GeForce GTX 660 2-way SLI

In this chapter we'll be showing you a thing or two with the GeForce GTX 660 in SLI mode. Actually we'll demonstrate single mode performance and 2-way SLI. To be able to do this we have used the custom cards and clocked them back to reference frequencies.

So the performance demonstrated is based on reference performance. Should you purchase two custom AIC cards, then your performance could be up-to 10% higher. Considering the GeForce GTX 660 is a mid-range product we'll be looking at 2-way SLI from a single monitor point of view, so ideally 1920x1200 or 2560x1440/1600 is the monitor you have to be able to compare to.
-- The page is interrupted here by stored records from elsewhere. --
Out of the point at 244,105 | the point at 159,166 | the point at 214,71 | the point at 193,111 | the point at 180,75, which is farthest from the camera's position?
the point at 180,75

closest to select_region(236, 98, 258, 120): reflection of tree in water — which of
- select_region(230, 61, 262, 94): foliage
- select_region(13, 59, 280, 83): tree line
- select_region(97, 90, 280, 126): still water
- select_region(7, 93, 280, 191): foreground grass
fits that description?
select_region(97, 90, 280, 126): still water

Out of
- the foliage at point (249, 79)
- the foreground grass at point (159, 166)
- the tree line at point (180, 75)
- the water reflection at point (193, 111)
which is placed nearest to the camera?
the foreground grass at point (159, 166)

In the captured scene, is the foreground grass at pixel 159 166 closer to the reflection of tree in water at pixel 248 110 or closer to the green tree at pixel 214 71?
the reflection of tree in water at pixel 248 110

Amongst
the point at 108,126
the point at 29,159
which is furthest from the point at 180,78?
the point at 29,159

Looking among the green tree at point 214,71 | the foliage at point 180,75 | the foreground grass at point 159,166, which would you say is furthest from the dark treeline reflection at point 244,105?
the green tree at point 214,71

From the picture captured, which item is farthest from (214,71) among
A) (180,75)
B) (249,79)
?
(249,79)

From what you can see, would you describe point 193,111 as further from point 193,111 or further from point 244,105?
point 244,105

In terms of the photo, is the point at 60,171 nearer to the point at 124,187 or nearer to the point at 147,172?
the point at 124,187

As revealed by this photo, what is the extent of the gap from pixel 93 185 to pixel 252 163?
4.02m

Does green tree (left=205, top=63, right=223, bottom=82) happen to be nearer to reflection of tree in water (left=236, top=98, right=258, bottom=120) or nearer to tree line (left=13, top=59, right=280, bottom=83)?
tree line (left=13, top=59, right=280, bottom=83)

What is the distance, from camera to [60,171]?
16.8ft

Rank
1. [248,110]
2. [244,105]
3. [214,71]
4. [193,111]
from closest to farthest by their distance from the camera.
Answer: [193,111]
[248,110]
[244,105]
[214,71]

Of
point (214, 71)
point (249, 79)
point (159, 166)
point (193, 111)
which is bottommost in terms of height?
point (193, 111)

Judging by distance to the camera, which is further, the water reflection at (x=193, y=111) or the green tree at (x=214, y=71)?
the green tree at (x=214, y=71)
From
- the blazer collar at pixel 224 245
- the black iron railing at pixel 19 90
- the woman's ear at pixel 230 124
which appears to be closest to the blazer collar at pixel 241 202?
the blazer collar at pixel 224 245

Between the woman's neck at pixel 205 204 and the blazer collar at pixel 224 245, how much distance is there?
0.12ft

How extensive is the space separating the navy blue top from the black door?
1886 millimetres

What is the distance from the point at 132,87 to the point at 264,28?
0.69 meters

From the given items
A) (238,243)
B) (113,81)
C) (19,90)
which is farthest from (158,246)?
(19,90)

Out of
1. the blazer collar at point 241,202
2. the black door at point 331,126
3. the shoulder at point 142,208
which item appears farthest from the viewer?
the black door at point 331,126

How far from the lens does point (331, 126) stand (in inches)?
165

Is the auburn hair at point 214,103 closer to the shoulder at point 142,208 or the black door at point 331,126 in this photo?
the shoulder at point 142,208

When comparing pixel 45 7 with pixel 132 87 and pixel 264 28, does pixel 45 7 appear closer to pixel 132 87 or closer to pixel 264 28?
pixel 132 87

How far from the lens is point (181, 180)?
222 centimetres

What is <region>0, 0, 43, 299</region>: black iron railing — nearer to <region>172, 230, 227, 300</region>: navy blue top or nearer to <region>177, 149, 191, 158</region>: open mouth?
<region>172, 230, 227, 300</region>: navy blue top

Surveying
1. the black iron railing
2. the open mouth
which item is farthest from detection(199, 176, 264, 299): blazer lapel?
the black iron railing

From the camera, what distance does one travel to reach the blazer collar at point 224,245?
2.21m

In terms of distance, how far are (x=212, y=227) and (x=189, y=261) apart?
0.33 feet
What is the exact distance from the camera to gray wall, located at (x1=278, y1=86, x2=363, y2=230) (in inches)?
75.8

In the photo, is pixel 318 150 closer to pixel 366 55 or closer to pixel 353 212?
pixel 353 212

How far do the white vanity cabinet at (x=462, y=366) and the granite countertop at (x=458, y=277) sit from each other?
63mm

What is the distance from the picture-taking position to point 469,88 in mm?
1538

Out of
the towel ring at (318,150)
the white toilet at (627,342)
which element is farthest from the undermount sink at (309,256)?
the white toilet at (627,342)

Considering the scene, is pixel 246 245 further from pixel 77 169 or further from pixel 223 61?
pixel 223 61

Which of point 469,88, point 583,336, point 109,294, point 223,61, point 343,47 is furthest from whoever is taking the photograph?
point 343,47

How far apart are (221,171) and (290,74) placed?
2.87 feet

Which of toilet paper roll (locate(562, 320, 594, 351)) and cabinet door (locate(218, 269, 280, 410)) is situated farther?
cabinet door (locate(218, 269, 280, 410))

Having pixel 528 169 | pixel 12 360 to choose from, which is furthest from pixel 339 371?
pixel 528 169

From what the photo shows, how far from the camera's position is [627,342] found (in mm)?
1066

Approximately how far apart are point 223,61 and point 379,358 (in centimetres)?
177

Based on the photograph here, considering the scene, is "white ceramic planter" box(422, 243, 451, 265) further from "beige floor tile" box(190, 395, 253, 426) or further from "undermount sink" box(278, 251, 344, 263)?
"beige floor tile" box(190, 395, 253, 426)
As you can see you are able to mix brands, we clocked them each individually at a 980 MHz reference frequency.

GeForce GTX 660 SLI

Mixing brands .. it's not a very sexy thang' to look at but hey it works.

GeForce GTX 660 SLI

What is SLI ? Both NVIDIA's SLI and AMD's ATI Crossfire allow you to combine/add a second or even third similar generation graphics card (or add in more GPUs) to the one you already have in your PC. This way you effectively try to double, triple or even quadruple your raw rendering gaming performance (in theory). The more GPUs, the worse the scaling becomes though, two GPUs in most scenarios, is ideal.

Once we seat the similar graphics cards on the carefully selected motherboard we just bridge them together, with a supplied Crossfire connector or, in NVIDIA's case, an SLI connector. Then install/update the drivers, after which most games can take advantage of the extra horsepower we just added into the system.